Генерал-поручик мотнул головой и прорычал:
– Прекрасно!..
– Повсюду доносы, – сердито начала Лидия Алексеевна, – даже на холопские жалобы обращается внимание, и, для облегчения ябед, в Петербурге во дворце сделан ящик, куда всякий может класть письма прямо государю. До сих пор только дворяне имели право писать прямо государю, а нынче – все.
– Прекрасно! – повторил Вавилов.
Лидия Алексеевна обернулась в его сторону, как бы спрашивая, что именно он осмеливается находить тут прекрасным, но генерал-поручик светло и ясно глянул ей в глаза, и вышло так, что прекрасным он собственно считает, что дворяне имели право писать государю до сих пор, а что нового, то есть что теперь пишут все, он вовсе не одобряет.
Лидия Алексеевна успокоилась.
– А фраки! – воскликнула Марья Львовна. – Фраки запретили носить военным. Нынче не угодно ли в мундире постоянно ходить. Даже в гостиной. Разве гостиная – казарма?
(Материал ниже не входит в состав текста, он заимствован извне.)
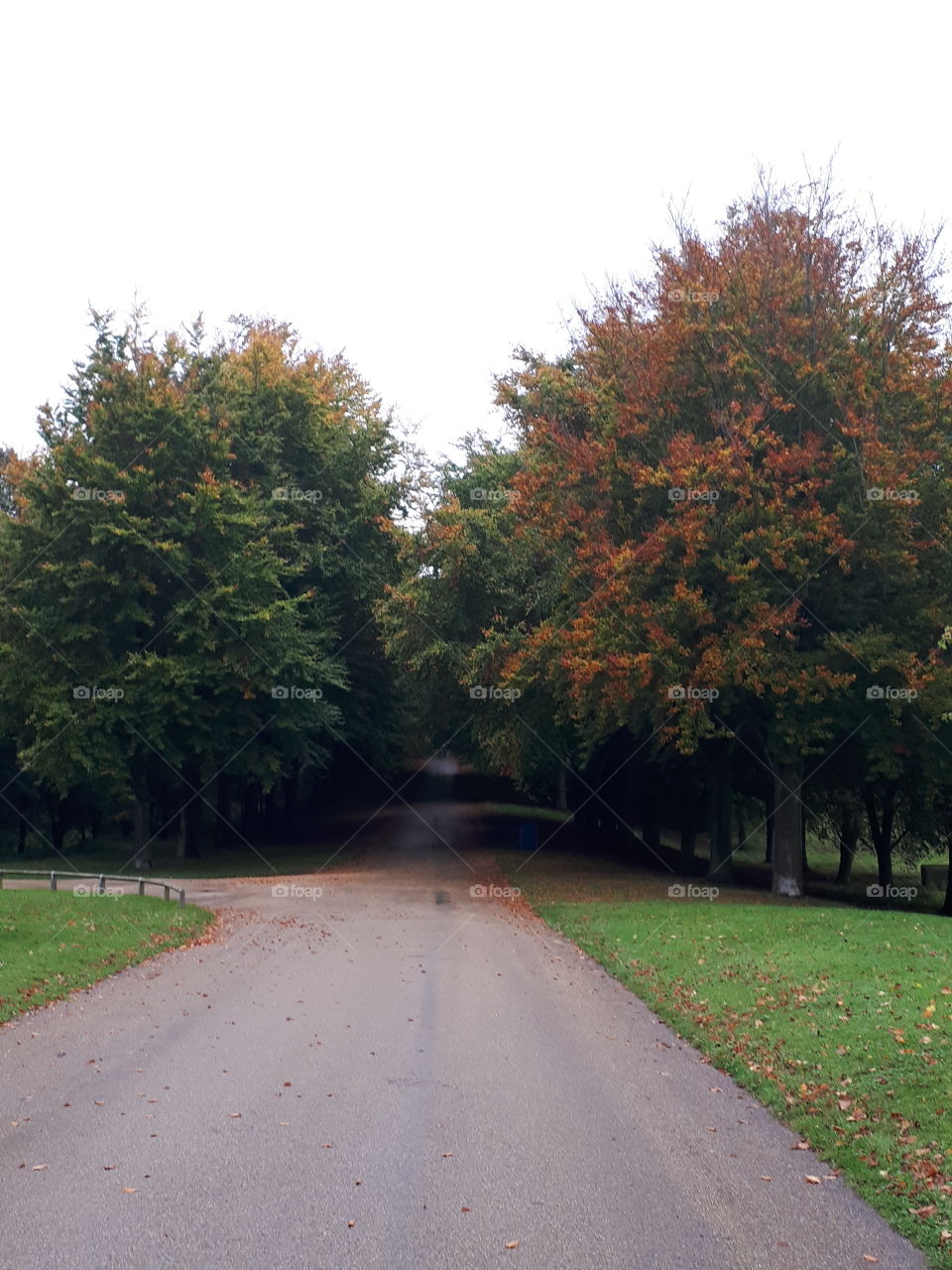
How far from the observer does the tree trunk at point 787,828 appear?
91.8 feet

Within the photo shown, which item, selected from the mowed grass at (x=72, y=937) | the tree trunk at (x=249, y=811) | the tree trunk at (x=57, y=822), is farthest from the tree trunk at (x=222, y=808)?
the mowed grass at (x=72, y=937)

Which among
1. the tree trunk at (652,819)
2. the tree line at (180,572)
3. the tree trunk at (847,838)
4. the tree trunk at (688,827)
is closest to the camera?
the tree line at (180,572)

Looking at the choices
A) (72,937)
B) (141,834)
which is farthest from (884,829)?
(72,937)

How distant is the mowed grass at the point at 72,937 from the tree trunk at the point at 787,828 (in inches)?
541

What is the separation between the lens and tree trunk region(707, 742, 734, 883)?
31.0 metres

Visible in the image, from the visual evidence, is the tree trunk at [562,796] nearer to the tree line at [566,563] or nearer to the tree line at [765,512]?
the tree line at [566,563]

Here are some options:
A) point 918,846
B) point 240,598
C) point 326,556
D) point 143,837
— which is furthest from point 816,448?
point 918,846

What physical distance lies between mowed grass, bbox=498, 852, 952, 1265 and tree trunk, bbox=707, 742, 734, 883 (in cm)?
714

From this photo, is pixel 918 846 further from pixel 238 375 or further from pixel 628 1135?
pixel 628 1135

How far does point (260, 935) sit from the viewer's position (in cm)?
1998

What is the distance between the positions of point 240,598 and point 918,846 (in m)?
33.3

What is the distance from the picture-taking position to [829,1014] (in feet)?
38.6

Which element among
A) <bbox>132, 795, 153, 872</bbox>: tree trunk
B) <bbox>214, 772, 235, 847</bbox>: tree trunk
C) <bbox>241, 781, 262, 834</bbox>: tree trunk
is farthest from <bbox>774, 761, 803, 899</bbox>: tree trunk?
<bbox>241, 781, 262, 834</bbox>: tree trunk

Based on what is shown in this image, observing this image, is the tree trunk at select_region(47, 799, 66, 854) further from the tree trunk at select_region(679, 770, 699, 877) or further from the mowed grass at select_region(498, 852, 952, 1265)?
the mowed grass at select_region(498, 852, 952, 1265)
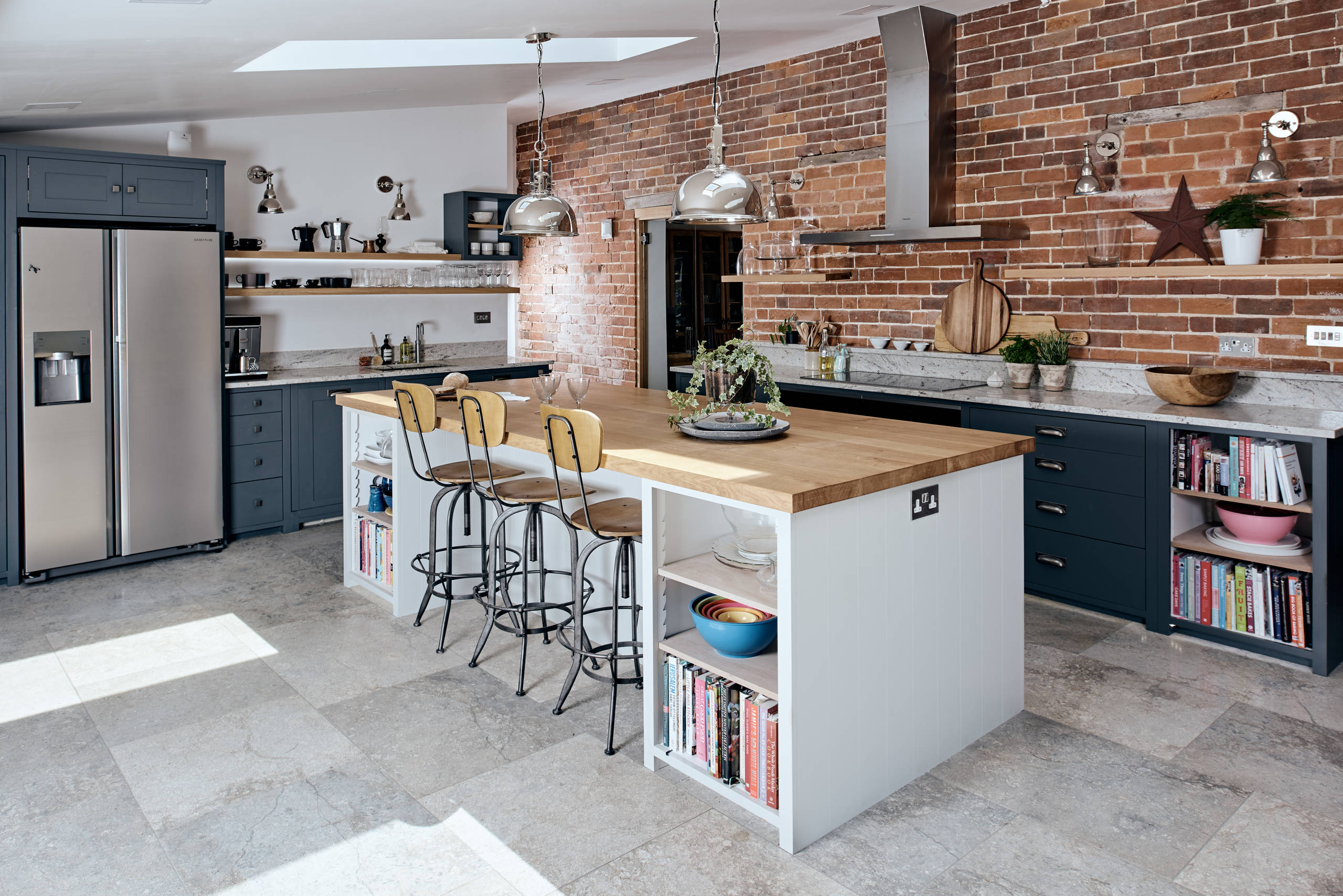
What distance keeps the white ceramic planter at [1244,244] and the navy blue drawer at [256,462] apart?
197 inches

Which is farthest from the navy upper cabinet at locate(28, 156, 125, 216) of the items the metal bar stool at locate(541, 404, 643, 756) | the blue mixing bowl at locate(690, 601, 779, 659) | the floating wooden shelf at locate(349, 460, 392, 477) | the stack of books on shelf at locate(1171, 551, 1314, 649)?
the stack of books on shelf at locate(1171, 551, 1314, 649)

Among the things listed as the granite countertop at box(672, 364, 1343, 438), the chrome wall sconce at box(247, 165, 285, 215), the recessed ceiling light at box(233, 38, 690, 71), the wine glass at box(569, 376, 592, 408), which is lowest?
the granite countertop at box(672, 364, 1343, 438)

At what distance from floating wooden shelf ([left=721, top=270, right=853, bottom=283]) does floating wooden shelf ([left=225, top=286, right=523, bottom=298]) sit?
7.39ft

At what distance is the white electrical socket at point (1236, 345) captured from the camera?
4.13m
Мне племянник пишет из Петербурга, фельдмаршалы на параде в одном мундире во всякую погоду маршируют, старики!
– Это уже последняя капля в море! – серьезно заметила Анна Петровна.
– В чаше, ma tante! – поправила ее племянница.
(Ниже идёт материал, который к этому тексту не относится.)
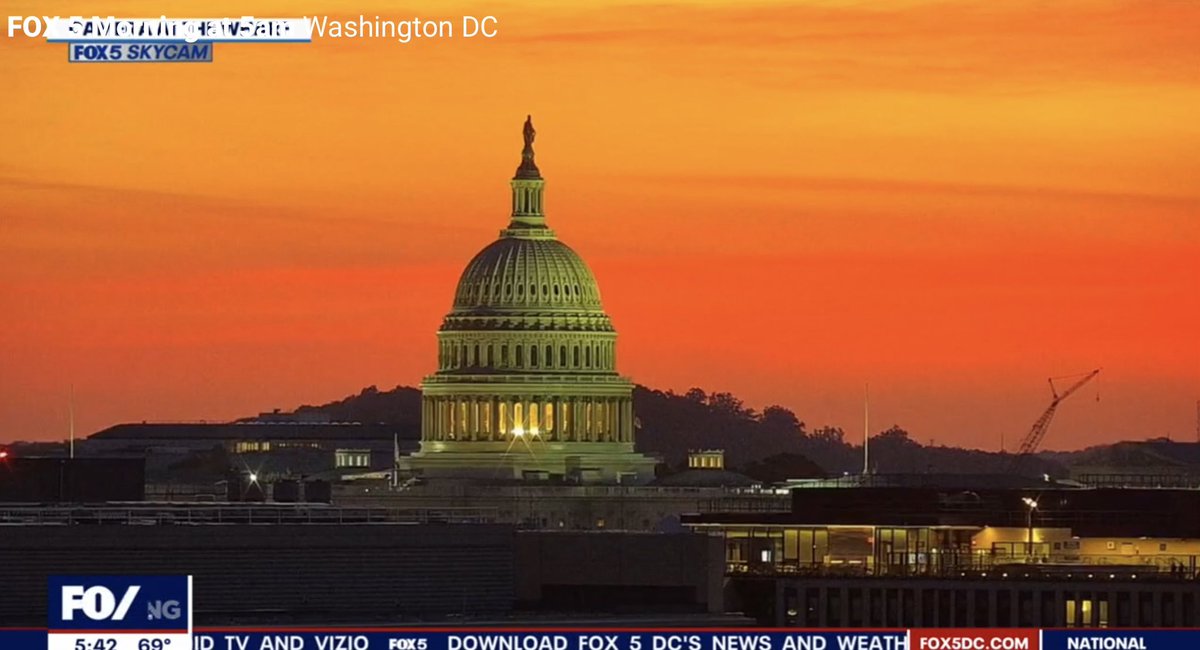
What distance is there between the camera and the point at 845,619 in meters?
187

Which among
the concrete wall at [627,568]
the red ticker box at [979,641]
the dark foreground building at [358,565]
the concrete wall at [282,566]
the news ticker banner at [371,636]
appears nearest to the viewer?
the news ticker banner at [371,636]

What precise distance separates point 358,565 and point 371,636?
814 inches

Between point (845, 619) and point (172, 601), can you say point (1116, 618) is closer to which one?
point (845, 619)

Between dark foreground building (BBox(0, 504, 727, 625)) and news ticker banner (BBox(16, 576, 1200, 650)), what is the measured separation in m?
5.29

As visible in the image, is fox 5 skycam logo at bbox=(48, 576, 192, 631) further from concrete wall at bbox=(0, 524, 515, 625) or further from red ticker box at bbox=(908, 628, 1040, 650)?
concrete wall at bbox=(0, 524, 515, 625)

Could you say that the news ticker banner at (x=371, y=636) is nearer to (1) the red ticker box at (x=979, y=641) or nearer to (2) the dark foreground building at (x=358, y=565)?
(1) the red ticker box at (x=979, y=641)

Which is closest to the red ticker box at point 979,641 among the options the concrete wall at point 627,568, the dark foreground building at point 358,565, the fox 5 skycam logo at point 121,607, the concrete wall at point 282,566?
the dark foreground building at point 358,565

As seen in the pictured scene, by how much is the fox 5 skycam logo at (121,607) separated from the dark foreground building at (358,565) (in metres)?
18.9

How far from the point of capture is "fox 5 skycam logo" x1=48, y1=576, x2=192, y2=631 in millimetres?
125875

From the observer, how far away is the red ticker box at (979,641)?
13725 cm

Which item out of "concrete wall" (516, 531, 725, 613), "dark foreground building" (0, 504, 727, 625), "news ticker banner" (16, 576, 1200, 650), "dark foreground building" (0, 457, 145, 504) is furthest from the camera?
"dark foreground building" (0, 457, 145, 504)

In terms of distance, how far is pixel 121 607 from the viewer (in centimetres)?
12694

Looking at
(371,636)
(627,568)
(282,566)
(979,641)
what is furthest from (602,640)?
(627,568)

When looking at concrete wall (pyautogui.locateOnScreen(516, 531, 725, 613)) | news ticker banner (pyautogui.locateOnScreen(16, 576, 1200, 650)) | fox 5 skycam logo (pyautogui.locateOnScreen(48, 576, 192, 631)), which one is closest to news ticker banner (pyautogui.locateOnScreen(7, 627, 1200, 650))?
news ticker banner (pyautogui.locateOnScreen(16, 576, 1200, 650))
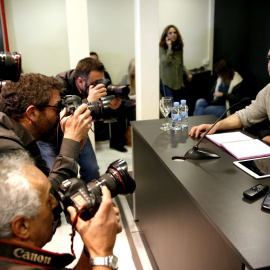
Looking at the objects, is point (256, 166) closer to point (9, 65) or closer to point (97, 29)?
point (9, 65)

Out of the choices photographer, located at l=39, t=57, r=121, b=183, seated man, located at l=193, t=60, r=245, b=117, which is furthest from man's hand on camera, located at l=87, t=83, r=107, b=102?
seated man, located at l=193, t=60, r=245, b=117

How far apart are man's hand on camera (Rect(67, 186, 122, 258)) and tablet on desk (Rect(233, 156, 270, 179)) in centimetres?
66

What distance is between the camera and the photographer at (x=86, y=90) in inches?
80.4

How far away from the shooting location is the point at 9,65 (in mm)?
1048

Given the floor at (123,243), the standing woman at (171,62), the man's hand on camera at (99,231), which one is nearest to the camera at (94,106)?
the man's hand on camera at (99,231)

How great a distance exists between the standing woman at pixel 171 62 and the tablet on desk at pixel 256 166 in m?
2.87

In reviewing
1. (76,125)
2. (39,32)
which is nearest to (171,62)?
(39,32)

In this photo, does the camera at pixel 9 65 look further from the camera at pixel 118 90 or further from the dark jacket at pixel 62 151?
the camera at pixel 118 90

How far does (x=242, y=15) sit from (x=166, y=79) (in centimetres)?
126

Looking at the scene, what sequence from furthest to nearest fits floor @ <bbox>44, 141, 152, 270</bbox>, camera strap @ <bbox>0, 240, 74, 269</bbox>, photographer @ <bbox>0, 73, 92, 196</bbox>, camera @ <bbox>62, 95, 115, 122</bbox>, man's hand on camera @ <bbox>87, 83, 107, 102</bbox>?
man's hand on camera @ <bbox>87, 83, 107, 102</bbox> < floor @ <bbox>44, 141, 152, 270</bbox> < camera @ <bbox>62, 95, 115, 122</bbox> < photographer @ <bbox>0, 73, 92, 196</bbox> < camera strap @ <bbox>0, 240, 74, 269</bbox>

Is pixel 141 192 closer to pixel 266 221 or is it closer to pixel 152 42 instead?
pixel 266 221

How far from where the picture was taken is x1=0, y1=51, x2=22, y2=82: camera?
1042mm

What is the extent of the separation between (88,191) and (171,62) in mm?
3431

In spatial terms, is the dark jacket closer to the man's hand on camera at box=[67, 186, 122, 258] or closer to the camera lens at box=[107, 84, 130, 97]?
the man's hand on camera at box=[67, 186, 122, 258]
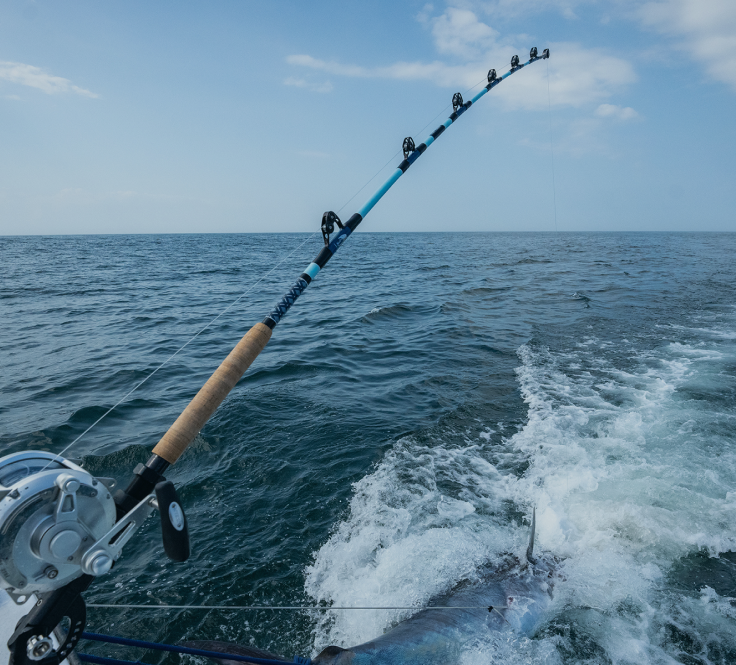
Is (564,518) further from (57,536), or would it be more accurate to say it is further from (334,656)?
(57,536)

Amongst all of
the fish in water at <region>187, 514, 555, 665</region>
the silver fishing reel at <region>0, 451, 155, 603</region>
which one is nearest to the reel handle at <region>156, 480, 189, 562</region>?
the silver fishing reel at <region>0, 451, 155, 603</region>

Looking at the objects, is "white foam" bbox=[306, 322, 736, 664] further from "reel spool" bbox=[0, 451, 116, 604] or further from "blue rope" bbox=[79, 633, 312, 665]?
"reel spool" bbox=[0, 451, 116, 604]

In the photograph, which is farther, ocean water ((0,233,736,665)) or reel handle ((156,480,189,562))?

– В какой чашке? – не поняла та.
– В суповой! – проворчала насмешливо Лидия Алексеевна.
Анна Петровна окончательно смутилась, виновато посмотрела на нее, потом на племянницу и, во избежание дальнейших недоразумений, не стала настаивать на объяснениях.
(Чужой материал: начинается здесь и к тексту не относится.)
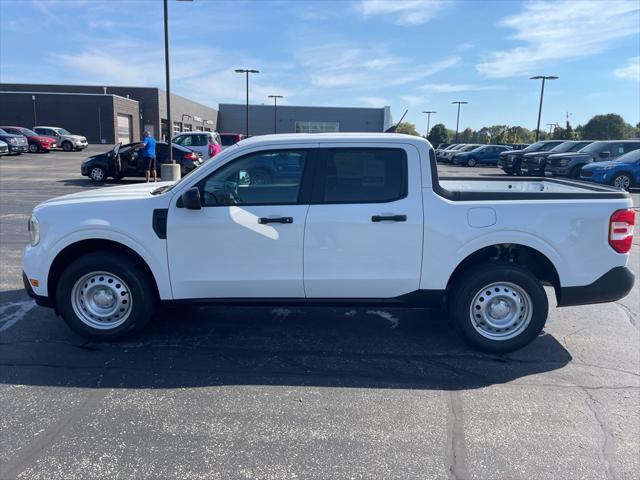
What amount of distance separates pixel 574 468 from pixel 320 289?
2.27 m

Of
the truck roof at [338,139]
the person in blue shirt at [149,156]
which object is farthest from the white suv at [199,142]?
the truck roof at [338,139]

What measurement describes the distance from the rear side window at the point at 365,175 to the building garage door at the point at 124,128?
53081 millimetres

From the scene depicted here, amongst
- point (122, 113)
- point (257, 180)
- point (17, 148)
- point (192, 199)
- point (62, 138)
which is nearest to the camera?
point (192, 199)

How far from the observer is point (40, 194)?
15.1 m

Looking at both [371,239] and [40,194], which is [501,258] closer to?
[371,239]

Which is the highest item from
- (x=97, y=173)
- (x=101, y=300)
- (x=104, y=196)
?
(x=104, y=196)

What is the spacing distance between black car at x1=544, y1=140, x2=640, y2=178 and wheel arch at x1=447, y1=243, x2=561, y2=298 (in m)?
18.5

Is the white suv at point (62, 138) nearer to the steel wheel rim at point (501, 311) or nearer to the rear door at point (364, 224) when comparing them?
the rear door at point (364, 224)

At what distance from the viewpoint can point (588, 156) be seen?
21.4 m

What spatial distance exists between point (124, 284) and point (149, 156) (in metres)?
14.0

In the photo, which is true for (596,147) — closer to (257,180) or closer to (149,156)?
(149,156)

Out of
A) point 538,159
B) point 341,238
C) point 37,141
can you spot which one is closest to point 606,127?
point 538,159

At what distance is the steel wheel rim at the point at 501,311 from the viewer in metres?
4.49

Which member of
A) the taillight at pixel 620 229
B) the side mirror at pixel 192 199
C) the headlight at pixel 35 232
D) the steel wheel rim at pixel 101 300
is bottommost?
the steel wheel rim at pixel 101 300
Марья Львовна, словно теперь только рассердившись, начала быстро перебирать спицами своего вязанья, которого никогда не выпускала из рук, и заговорила быстро, в лад заходившим спицам сыпля слова, как будто до сих пор не давали говорить ей и наконец-то она добилась, чтобы ее выслушали:
– Да помилуйте, ради Бога! Нынче запрещено подавать просьбы со многими подписями, так что дворянам и о своих делах нельзя хлопотать совместно! В одиночку же никто не пойдет... Холопов крепостных к присяге привели на верность! Никогда этого не бывало. Всегда исстари мы за них присягали, и дело с концом. Нынче и дворового не накажи, а не то, того и гляди, под следствие попадешь! Да, знаете ли, до чего дошло? В Петербурге велено все заборы и ворота под цвет будок полосами выкрасить черной, белой и оранжевой красками... Говорят, эти краски так вздорожали, что к ним прицена нет...
Лидия Алексеевна одобрительно кивала головой на речь Марьи Львовны, Анна Петровна слушала и старалась запомнить, что говорили; сидевшая с ней племянница безучастным взглядом уставилась на небо, генерал-поручик имел такое выражение, что вот сейчас произнесет свое «прекрасно».
А маменька двух толстых дочек, Людмила Даниловна, старалась изо всех сил показать, что она понимает и сочувствует, хотя многого решительно не могла взять в толк. Положение ее было в данном случае вполне безнадежно, потому что и объяснить ей хорошенько было некому.
Две ее толстые дочки одинаково с ней скучали, не понимая ничего, и думали лишь об одном: как бы сдержать нескромный зевок, того и гляди, готовый заставить широко раздвинуться их челюсти.
Людмила Даниловна в политику не вмешивалась и весь свой век провела в хлопотах чисто домашних. В девичьем же возрасте она была очень сентиментальна и в свое время отличалась тем, что умела говорить по-модному и знала все модные словечки наперечет. Понедельник называла «сереньким», вторник – «пестреньким», среду – «колетцой», четверг – «медным тазом», пятницу – «сайкой», субботу – «умойся», а воскресенье – «красным».